Io accuso ebook 2.07

Nell’Italia colpita dalla pandemia da coronavirus in gioco non ci sono state (e ancora ci saranno) soltanto le vite delle persone, ammalati e sanitari, ma la sopravvivenza socio-economica e politico-istituzionale del Paese piombato nel baratro di una crisi devastante che è stata affrontata da una classe politica, di governo e di opposizione, obiettivamente inadeguata rispetto alla gravità della situazione e del compito di individuare e adottare le strategie appropriate per fronteggiarla!

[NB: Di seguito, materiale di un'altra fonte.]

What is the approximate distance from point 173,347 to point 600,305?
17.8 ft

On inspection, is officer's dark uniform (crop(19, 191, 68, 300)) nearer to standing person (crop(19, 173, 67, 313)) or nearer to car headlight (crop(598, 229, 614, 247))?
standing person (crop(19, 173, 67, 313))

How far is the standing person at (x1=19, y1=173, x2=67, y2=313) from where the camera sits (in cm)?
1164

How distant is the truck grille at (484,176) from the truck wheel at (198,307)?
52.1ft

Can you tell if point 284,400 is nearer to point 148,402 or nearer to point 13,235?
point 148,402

Interrogativi e risposte che lo scrittore Raffaele Lauro, nella sua prolifica attività letteraria dopo quella di servitore dello Stato con incarichi ricoperti ai vertici delle istituzioni repubblicane, ha affidato al suo nuovo diario politica che segue a “L’Italia nel baratro“.

Io accuso – diario della pandemia covid-19” è il titolo dell’e-book che raccoglie tutti gli interventi che Lauro ha pubblicato sul politicainpenisola.it accompagnando il lettore nella conoscenza e nell’approfondimento di temi di natura politica, sociale ed economica letteralmente riscritti in termini di valori e di priorità da questa tragedia che ha devastato l’intero pianeta mettendone a nudo una fragilità per certi versi impensabile per un mondo che, proprio nel processo di globalizzazione, si è scoperto debole, esposto e incapace di attivare misure adeguate e coerenti per la salvaguardia delle vite umane e quindi dei diversi assetti socioeconomici.

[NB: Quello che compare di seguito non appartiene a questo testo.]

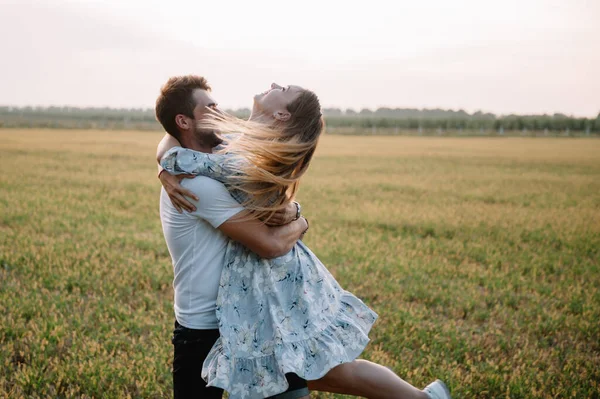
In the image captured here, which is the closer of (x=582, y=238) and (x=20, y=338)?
(x=20, y=338)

In questo senso “Io accuso” va letto confrontando date e argomenti trattati da Lauro con il succedersi degli eventi, delle polemiche e delle decisioni perché, sia sul piano politico sia su quello mediatico, le critiche e gli spunti di riflessione proposte da Lauro hanno finito con l’assumere le sembianze di vere e proprie “profezie“.

Ma profezie non sono quelle di Lauro, piuttosto l’attenta e illuminata lettura della realtà, esercizio che questa classe politica italiana non ha saputo e non ha voluto fare, probabilmente per limiti insiti nella sua stessa natura, forse perché oggettivamente sfornita degli strumenti indispensabili per l’esercizio del governo, tanto più in una situazione emergenziale come quella conseguente alla pandemia.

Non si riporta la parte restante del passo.